#### Exercise brief
Which lines in the records below contain the string "tuft", with case counting? Copy each of those lines.

#### Task data
_ _ _ _ _

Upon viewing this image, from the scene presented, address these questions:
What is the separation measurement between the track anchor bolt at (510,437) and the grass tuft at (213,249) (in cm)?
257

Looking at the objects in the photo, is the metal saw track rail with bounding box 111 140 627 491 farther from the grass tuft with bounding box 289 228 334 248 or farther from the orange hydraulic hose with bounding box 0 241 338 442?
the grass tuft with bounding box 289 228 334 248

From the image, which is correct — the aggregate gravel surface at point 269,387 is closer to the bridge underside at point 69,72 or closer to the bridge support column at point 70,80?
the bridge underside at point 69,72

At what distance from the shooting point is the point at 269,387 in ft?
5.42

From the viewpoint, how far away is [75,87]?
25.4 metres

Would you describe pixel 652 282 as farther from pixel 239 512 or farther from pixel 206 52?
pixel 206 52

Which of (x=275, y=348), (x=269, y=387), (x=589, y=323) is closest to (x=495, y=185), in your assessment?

_ _ _ _ _

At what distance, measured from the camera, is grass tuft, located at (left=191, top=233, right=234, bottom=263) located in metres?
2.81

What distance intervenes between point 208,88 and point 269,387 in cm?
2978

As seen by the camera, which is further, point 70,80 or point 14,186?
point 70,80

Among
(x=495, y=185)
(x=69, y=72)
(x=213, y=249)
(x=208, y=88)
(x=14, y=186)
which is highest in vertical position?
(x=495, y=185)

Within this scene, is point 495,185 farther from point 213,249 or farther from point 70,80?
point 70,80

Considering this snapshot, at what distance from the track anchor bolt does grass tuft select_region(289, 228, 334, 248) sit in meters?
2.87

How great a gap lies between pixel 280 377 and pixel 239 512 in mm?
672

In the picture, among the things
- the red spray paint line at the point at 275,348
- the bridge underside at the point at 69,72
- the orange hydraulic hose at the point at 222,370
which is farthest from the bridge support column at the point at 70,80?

_ _ _ _ _

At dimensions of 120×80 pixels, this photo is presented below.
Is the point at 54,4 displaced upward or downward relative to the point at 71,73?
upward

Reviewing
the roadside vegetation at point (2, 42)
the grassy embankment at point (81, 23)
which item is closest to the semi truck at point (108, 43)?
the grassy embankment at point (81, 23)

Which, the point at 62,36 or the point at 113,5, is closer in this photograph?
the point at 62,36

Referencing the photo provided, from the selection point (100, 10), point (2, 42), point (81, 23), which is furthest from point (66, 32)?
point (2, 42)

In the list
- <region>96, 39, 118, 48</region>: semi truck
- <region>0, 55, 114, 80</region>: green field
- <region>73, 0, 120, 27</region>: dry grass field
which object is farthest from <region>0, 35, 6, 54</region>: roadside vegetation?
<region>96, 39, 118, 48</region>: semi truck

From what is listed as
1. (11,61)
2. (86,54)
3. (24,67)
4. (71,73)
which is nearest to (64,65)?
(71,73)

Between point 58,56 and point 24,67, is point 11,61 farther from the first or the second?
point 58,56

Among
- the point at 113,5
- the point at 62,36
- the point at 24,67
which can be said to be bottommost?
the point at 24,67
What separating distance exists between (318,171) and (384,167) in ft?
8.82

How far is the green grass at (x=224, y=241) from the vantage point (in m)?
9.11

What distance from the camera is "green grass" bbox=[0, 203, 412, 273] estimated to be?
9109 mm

_ _ _ _ _

#### Answer to this exercise
What is the separation measurement between the track anchor bolt at (510,437) and the grass tuft at (213,249) (in cm)?
Looking at the objects in the photo, is the metal saw track rail with bounding box 111 140 627 491 farther from the grass tuft with bounding box 289 228 334 248 or farther from the orange hydraulic hose with bounding box 0 241 338 442?
the grass tuft with bounding box 289 228 334 248
At what distance, measured from the camera, is grass tuft, located at (left=191, top=233, right=234, bottom=263) located in metres?
Considering this snapshot, at what distance from the track anchor bolt does grass tuft select_region(289, 228, 334, 248) sit in meters?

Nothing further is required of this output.